Data derived from Goldman A, et al. J Am Coll Cardiol. 2021; doi:10.1016/j.jacc.2021.08.044.

“[Although] the true incidence of cardiovascular complications cannot be directly deduced from the FDA Adverse Event Reporting System, we estimate that over 10% of patients experience them,” Roni Shouval, MD, PhD, attending physician in the department of medicine and member of the Adult Bone Marrow Transplant Service at Memorial Sloan Kettering Cancer Center, told Healio.

Researchers used the FDA Adverse Event Reporting System database to characterize treatment-related cardiovascular and pulmonary toxicities among 2,657 patients who underwent CD19-directed CAR T-cell therapy with axicabtagene ciloleucel (Yescarta; Kite Pharma/Gilead Sciences) or tisagenlecleucel (Kymriah, Novartis) between July 1, 2014, and June 30, 2020. The majority (83.7%) of patients had non-Hodgkin lymphoma.

Investigators identified 546 cardiovascular and pulmonary adverse events (CPAEs) in this group.

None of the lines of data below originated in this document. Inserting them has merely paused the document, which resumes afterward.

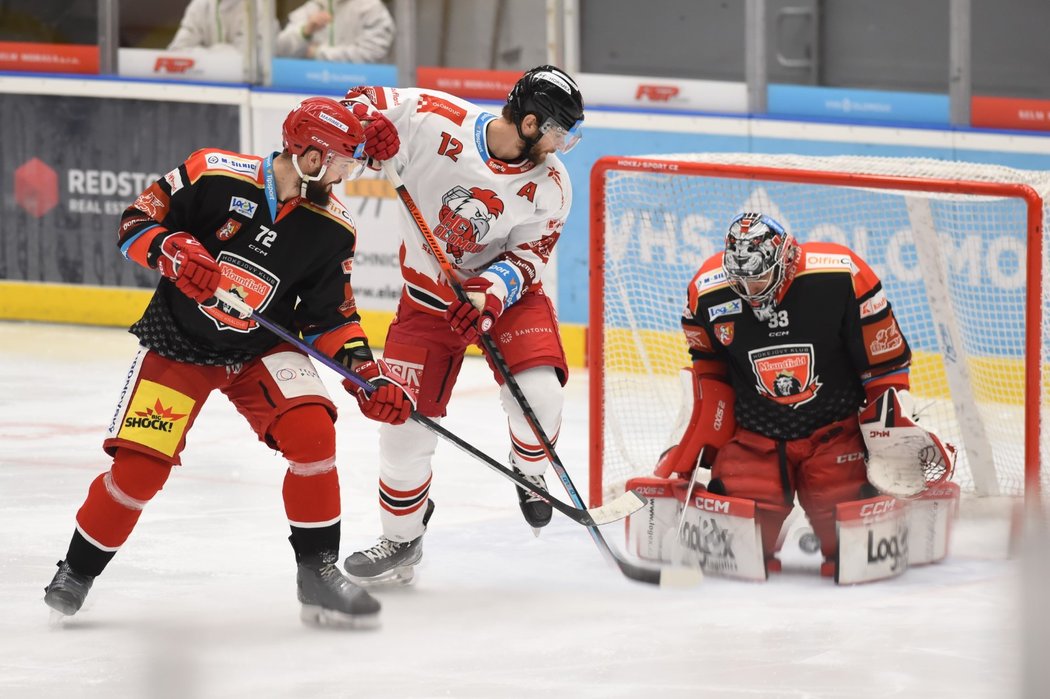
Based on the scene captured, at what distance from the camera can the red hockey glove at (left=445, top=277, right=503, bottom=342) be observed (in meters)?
A: 3.28

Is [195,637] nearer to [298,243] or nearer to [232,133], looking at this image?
[298,243]

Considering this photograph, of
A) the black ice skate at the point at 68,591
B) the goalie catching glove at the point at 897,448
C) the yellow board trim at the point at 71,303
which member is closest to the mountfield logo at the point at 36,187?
the yellow board trim at the point at 71,303

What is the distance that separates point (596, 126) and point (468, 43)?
74cm

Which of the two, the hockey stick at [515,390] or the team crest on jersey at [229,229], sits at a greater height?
→ the team crest on jersey at [229,229]

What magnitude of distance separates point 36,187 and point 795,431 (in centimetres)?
477

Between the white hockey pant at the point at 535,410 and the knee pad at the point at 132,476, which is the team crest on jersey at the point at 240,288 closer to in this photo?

CPAEs overlapped with cytokine release syndrome in 68.3% of reports, making CRS the most widely reported adverse effect of CAR-T recipients in the database, with a fatality rate of 17.4%.

“The early timing of CPAE reports and the overlap with CRS timing further support the potential mechanistic link between CRS and CPAEs,” Shouval and colleagues wrote. “Vigilant monitoring of vital signs and electrocardiography is appropriate [for] patients treated with CAR-T, especially among those who develop CRS.”

Excluding hypotension, the most common overreported CPAEs were tachyarrhythmias (adjusted reporting OR = 2.78; 95% CI, 2.21-3.51) and cardiomyopathy (adjusted reporting OR = 3.51; 95% CI, 2.42-5.09). Researchers characterized corresponding fatality rates as “substantial” (36.5% for tachyarrhythmias and 36.9% for cardiomyopathy).

Researchers reported a 30.9% fatality rate with the CPAEs assessed. Overreported CPAEs associated with the highest fatality rates were cardiogenic shock (80.9%) and respiratory failure (66.2%).

When investigators stratified by CAR-T product, they observed what they called “a significant overreporting signal of VTE” after axicabtagene ciloleucel therapy (adjusted reporting OR = 1.8; 95% CI, 1.24-2.62).

An age- and sex-adjusted comparison of the two CD19-directed CAR-T products showed axicabtagene ciloleucel was associated with higher reporting of CRS (adjusted reporting OR = 1.4; 95% CI, 1.04-1.9), tachyarrhythmias (adjusted reporting OR = 1.82; 95% CI, 1.04-3.18) and VTE (adjusted reporting OR = 2.86; 95% CI, 1.18-6.93) than tisagenlecleucel.

Results showed similar reporting of composite severe cardiovascular adverse events between treatment groups.

“This post-marketing surveillance study suggests that CPAEs represent a meaningful challenge in the care of CAR-T recipients,” Shouval told Healio. “The strong link with CRS and increased mortality signal related to cardiovascular and pulmonary toxicity should prompt early interventions to mitigate CRS in early stages, especially [among] patients with cardiovascular risk factors. Importantly, more research is needed to define the mechanisms of cardiac complications in CAR-T recipients.”